I looked around. “There isn’t anyone here working. No carpenters, electricians, plumbers. How are you going to be ready if you don’t have construction going on?”

Doug glanced toward the ground and then back at me, a smile widening his dull face. “We called off the crew for today so as not to interrupt your work.”

“That’s very nice of you, but you don’t need to do that. A big part of why we’re here is to get footage of the construction. We want to see men working. We want to see progress. So next time—”

He waved me off. “Absolutely. We’ll do whatever you need.”

I pulled out a stack of forms I kept in my tote bag and handed them out to the investors. “That’s great, because I do need something. Everyone needs to sign one of these. It’s a release form allowing us to show you on camera.”

Everyone signed quickly, except an investor named Roman Papadakis, who carefully read the document. “In all media, in perpetuity,” he read. “Sounds ominous.”

“It’s just standard, covering all bases,” I explained.

“Can I cross out some of these conditions?”

“No, it’s what the channel wants,” I said. “If I don’t have your signature I can’t use you on camera.”

Roman grunted and made a show of how he would prefer that his lawyer see the document, but when I didn’t budge, he signed. He may have muttered “bitch” under his breath, but I wasn’t sure, and I didn’t care.
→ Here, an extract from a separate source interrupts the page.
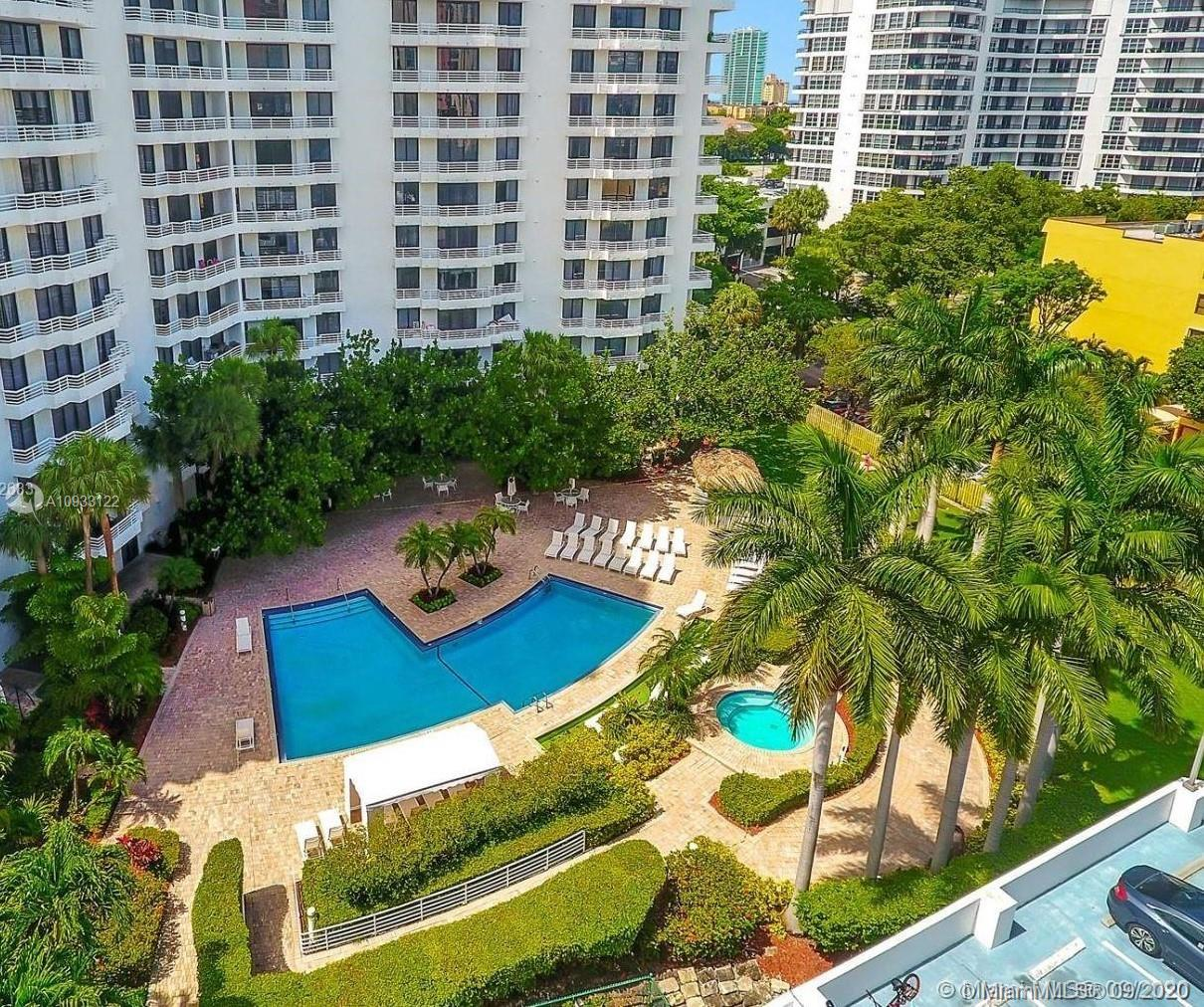Parc Central East #1508 - 3300 NE 192nd St #1508, Aventura, FL 33180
Doug looked up. “For my address, can I write in the address of the restaurant?”

It didn’t really matter. Release forms usually went to some dark box in a dark room, never to be seen again, except of course for the one in a billion chance that there was a question about whether someone had given permission. But just in case this was that one in a billion, an unfinished restaurant was a sketchy address. “I’d prefer you give your home address,” I told him.

Doug nodded and complied without another word. I watched as Vera slipped her hand into Doug’s. He looked around at the others, seemed to blush a little, but he didn’t move away. In fact, the two started whispering to each other, smiling brightly with each exchange. It was sickening, but I was a little envious too. She seemed to stumble into happiness wherever she went.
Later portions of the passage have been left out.